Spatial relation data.
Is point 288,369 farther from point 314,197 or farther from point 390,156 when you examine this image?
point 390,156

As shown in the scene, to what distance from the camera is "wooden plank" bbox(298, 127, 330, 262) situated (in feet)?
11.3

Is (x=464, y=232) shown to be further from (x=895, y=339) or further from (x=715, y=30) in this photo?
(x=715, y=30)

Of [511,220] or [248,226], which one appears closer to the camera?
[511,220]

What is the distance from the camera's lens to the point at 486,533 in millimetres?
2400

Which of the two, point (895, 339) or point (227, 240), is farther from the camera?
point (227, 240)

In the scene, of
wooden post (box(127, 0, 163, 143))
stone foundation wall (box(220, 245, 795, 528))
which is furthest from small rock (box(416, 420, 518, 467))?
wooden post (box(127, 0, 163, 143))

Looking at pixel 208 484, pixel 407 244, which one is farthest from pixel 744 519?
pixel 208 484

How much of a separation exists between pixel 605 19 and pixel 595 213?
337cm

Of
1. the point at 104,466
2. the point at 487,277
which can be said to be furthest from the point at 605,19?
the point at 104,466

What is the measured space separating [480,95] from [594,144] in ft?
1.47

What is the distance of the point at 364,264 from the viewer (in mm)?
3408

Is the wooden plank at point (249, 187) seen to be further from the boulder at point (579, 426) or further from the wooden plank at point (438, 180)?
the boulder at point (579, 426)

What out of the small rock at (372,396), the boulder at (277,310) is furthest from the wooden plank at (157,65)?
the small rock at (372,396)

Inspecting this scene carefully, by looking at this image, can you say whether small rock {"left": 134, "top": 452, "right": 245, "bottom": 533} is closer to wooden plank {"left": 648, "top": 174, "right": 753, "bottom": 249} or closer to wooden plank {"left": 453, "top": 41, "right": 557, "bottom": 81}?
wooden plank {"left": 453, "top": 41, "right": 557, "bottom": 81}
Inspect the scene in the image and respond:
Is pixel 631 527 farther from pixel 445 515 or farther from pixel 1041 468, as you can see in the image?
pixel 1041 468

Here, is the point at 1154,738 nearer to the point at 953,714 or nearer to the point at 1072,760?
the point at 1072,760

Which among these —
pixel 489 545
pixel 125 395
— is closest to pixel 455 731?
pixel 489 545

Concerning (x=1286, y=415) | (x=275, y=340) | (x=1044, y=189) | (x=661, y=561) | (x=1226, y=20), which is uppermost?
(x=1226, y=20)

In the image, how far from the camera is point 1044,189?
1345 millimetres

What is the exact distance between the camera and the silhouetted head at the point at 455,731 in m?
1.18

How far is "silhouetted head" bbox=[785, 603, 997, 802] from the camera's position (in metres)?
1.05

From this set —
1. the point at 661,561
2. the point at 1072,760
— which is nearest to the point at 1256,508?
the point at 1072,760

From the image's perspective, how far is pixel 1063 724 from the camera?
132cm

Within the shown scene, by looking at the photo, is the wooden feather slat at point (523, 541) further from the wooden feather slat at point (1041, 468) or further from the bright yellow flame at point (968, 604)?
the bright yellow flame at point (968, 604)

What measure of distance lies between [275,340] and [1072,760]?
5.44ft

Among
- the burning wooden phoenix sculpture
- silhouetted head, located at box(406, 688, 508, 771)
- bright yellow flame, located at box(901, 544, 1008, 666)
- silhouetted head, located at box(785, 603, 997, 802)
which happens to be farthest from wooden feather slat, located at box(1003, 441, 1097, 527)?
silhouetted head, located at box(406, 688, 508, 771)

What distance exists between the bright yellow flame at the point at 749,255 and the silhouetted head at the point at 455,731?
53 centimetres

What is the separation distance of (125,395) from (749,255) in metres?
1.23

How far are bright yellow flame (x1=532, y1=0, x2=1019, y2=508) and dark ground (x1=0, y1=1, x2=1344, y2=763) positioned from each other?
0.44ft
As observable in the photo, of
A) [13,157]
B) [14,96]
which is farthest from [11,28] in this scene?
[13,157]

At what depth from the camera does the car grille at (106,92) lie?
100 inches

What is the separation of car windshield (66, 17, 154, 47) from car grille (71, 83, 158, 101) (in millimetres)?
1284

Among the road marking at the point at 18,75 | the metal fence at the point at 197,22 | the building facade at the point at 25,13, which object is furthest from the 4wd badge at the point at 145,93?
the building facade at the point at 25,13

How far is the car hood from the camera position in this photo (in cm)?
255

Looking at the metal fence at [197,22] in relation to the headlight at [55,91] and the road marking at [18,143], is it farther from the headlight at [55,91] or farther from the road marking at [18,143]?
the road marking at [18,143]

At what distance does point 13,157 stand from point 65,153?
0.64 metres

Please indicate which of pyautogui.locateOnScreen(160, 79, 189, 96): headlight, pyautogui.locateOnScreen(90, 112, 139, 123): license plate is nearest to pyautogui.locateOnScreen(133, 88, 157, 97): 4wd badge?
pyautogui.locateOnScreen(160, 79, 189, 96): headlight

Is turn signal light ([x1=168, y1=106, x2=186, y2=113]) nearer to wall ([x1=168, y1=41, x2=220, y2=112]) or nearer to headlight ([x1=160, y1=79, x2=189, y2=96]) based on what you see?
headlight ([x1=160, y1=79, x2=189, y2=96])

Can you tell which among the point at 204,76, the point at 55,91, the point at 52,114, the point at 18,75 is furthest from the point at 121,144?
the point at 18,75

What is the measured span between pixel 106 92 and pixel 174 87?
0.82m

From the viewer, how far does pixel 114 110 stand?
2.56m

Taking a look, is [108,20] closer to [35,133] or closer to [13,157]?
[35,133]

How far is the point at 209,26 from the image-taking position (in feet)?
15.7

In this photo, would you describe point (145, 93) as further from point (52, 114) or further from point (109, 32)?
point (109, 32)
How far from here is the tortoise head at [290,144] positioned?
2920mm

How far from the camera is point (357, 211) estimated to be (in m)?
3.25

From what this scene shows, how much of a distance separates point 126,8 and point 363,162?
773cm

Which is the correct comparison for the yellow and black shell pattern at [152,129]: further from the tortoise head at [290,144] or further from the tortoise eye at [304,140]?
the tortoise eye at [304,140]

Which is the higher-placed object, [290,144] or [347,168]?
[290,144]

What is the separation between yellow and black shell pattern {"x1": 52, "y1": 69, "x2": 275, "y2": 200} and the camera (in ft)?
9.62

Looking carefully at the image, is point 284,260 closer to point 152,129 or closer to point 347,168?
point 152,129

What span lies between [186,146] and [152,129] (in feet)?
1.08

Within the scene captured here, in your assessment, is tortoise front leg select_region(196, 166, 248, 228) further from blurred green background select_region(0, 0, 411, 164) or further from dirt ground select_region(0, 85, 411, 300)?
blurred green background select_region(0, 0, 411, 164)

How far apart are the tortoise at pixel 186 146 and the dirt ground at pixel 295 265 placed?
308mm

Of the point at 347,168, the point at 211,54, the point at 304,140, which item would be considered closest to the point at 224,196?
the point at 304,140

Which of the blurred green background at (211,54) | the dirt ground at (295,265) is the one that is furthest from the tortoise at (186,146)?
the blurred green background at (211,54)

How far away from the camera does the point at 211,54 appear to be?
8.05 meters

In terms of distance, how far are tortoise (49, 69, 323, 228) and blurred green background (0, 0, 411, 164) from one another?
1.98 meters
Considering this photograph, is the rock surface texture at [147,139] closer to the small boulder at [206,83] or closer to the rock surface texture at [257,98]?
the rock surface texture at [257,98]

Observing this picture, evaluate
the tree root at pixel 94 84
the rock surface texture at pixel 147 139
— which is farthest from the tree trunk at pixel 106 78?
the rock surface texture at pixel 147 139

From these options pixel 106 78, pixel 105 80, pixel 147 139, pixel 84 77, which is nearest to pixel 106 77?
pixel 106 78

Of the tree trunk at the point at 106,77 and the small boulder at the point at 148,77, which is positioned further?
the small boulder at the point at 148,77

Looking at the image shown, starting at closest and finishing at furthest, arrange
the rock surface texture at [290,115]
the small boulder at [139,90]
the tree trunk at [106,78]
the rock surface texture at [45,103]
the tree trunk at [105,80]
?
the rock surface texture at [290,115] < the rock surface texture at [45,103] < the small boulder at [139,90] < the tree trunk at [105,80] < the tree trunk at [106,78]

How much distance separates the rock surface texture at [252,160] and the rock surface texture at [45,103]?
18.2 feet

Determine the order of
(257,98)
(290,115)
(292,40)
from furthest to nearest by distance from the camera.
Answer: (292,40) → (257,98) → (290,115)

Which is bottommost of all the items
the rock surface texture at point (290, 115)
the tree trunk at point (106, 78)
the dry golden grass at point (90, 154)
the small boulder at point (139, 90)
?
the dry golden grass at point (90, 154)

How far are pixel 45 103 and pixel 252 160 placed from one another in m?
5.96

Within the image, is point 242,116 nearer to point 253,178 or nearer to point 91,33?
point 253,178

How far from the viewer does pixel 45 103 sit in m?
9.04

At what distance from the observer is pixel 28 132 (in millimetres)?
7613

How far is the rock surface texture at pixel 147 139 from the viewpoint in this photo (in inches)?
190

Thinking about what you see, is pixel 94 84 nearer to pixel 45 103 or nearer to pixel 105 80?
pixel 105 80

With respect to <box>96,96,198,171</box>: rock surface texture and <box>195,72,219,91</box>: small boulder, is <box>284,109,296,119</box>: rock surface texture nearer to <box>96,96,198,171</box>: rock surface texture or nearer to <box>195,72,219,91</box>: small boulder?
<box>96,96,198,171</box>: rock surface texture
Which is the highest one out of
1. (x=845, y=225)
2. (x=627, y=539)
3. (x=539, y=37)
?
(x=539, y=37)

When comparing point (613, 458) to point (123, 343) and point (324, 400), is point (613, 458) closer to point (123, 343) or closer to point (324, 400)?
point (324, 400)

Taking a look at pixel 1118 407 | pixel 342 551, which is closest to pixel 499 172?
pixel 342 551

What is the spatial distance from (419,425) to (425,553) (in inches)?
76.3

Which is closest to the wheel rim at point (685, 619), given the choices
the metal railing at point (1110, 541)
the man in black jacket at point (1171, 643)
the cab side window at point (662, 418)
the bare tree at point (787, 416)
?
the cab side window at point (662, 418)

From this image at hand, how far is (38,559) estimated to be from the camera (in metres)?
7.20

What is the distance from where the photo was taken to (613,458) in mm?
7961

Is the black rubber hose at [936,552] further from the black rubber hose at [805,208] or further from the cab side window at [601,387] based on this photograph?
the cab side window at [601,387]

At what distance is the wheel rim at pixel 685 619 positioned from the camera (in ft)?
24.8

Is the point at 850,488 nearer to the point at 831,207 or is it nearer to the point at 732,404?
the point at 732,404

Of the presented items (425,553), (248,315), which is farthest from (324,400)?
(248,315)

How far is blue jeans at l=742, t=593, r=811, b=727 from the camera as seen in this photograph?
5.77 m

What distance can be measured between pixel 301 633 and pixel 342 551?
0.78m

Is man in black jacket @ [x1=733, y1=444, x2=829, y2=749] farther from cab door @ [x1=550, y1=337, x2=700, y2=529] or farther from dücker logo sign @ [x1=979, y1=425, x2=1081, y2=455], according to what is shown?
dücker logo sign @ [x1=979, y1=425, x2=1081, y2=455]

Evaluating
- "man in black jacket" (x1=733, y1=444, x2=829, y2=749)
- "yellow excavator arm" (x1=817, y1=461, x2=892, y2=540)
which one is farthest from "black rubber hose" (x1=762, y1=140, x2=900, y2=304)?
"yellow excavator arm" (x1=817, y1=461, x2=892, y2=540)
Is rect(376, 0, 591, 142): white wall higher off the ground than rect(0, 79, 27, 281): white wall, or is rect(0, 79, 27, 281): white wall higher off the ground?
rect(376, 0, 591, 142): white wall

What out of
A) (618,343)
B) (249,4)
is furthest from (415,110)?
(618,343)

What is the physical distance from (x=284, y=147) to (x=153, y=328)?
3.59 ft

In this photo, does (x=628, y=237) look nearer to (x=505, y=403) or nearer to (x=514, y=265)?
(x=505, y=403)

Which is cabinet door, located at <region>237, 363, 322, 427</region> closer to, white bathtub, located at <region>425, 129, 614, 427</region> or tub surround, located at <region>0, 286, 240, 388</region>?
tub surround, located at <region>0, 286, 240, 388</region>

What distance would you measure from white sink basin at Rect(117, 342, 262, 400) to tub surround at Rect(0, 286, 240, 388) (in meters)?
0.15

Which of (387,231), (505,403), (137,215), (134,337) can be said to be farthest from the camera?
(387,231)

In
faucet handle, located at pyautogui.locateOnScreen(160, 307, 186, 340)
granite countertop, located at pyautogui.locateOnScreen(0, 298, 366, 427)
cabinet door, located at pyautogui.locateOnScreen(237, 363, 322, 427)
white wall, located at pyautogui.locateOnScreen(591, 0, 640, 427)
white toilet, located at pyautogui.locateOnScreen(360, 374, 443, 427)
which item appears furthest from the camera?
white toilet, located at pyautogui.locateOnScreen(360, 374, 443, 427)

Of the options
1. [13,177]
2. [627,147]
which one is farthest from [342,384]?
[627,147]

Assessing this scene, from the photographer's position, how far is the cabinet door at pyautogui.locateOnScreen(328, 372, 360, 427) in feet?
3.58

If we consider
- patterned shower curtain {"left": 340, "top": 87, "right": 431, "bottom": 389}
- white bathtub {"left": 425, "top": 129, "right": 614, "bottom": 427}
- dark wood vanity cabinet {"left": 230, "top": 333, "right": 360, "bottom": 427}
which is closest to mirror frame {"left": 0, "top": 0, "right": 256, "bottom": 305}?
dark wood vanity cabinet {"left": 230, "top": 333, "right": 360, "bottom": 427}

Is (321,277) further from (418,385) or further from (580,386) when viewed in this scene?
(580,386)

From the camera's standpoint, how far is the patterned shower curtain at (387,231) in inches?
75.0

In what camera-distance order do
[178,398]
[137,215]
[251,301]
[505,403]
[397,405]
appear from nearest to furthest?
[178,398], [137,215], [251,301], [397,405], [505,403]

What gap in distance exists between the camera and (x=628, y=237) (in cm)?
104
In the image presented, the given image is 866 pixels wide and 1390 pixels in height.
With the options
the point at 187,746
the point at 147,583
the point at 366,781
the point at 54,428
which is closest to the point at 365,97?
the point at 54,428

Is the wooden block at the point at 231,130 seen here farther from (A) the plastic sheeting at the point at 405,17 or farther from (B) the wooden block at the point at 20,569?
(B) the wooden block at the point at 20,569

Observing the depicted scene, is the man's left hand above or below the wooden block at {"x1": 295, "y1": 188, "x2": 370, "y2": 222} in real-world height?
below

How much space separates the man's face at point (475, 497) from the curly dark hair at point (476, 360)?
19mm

REQUIREMENTS.
Turn the data beginning with the line that contains "Of the tree" and running through the line that contains "Answer: (292,40) → (257,98) → (290,115)" into a numbered list, leaving out any blank lines.

TASK OUTPUT.
1. Of the tree trunk at the point at 106,77 and the small boulder at the point at 148,77, which is positioned further?
2. the small boulder at the point at 148,77
3. Looking at the image shown, starting at closest and finishing at furthest, arrange
4. the rock surface texture at [290,115]
5. the small boulder at [139,90]
6. the tree trunk at [106,78]
7. the rock surface texture at [45,103]
8. the tree trunk at [105,80]
9. ?
10. the rock surface texture at [290,115] < the rock surface texture at [45,103] < the small boulder at [139,90] < the tree trunk at [105,80] < the tree trunk at [106,78]
11. How much distance separates the rock surface texture at [252,160] and the rock surface texture at [45,103]?
12. 18.2 feet
13. Determine the order of
14. (257,98)
15. (290,115)
16. (292,40)
17. from furthest to nearest by distance from the camera.
18. Answer: (292,40) → (257,98) → (290,115)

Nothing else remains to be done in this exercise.